• _Quoted passage_:
It’s one of the reasons photography has become such a meaningful practice for me. Not because it produces images, but because of what it requires from the person making them.

Solitude, Nature, and Listening Long Enough

Some of the clearest expressions of this practice show up when I’m working in nature.
Projects like my Ivory-billed Woodpecker work require long periods of waiting, often alone, in environments that are indifferent to your schedule or expectations. The goal isn’t just documentation—it’s attentiveness.
These images aren’t really about a bird.
They’re about what it takes to notice something rare at all.
You learn quickly that presence isn’t passive. It’s an active commitment to staying with uncertainty, to listening longer than feels comfortable, to resisting the urge to fill silence with action. That patience reshapes how you see—not just landscapes, but yourself.
That is inner peace, practiced rather than proclaimed.

Photography as a Bridge Between People

Peace doesn’t end with solitude.
Some of the most meaningful moments I’ve experienced through photography have happened in conversation—often with people whose lives look nothing like mine.
One of the most powerful examples came in Bermuda, where I met Eugene, a man in his seventies who had lived his entire life on the island. On paper, we had little in common: different ages, nationalities, backgrounds, and life paths.
But photography gave us a shared language.
Spending time together, walking, talking, and working slowly, something shifted. The camera wasn’t a barrier—it was an invitation. It created space for trust, curiosity, and mutual respect. The resulting environmental portraits remain some of the most honest work I’ve made, not because they were planned, but because they were earned.
That, to me, is photography as communal peace.
Not persuasion. Not performance.
Connection.

Why This Matters Now

The monks walking across America are not offering solutions or slogans. They’re modeling a way of being—one rooted in patience, compassion, and presence. Traits that have become increasingly rare in a time of overwhelming pain and suffering.
Photography, when approached with the same intention, can do something similar. It can slow us down. Help us see each other more clearly. Remind us that understanding doesn’t require agreement—only attention.
In these unsettled times, that matters.

An Invitation

If this resonates, I invite you to spend time with the work itself.
Explore the galleries. Sit with the images. Let them unfold at their own pace.
Peace doesn’t arrive all at once. It’s built—step by step, frame by frame, moment by moment.
And sometimes, the most meaningful progress happens quietly.

What You Can Do: A Small Practice for Peace

Peace doesn’t require a belief system, special equipment, or a retreat into the mountains. It starts much closer than that.

• _Material_:

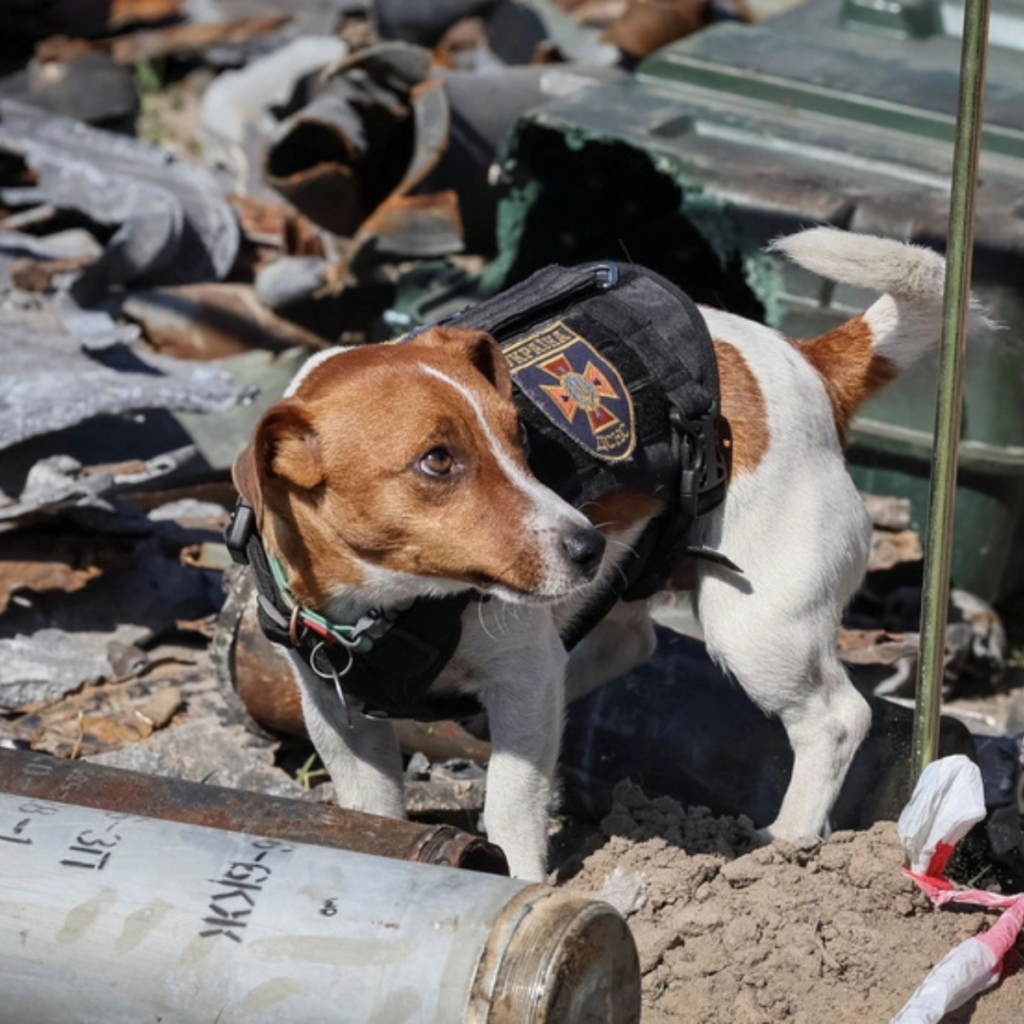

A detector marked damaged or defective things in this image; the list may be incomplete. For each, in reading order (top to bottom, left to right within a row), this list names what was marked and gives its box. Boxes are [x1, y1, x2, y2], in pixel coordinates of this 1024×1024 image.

• _Requirements_: Reproduce the part of the photography text that begins with "Some of the most meaningful" and stops after "they were earned.", switching "conversation" to "dialogue".

• _The reply_:
Some of the most meaningful moments I’ve experienced through photography have happened in dialogue—often with people whose lives look nothing like mine.
One of the most powerful examples came in Bermuda, where I met Eugene, a man in his seventies who had lived his entire life on the island. On paper, we had little in common: different ages, nationalities, backgrounds, and life paths.
But photography gave us a shared language.
Spending time together, walking, talking, and working slowly, something shifted. The camera wasn’t a barrier—it was an invitation. It created space for trust, curiosity, and mutual respect. The resulting environmental portraits remain some of the most honest work I’ve made, not because they were planned, but because they were earned.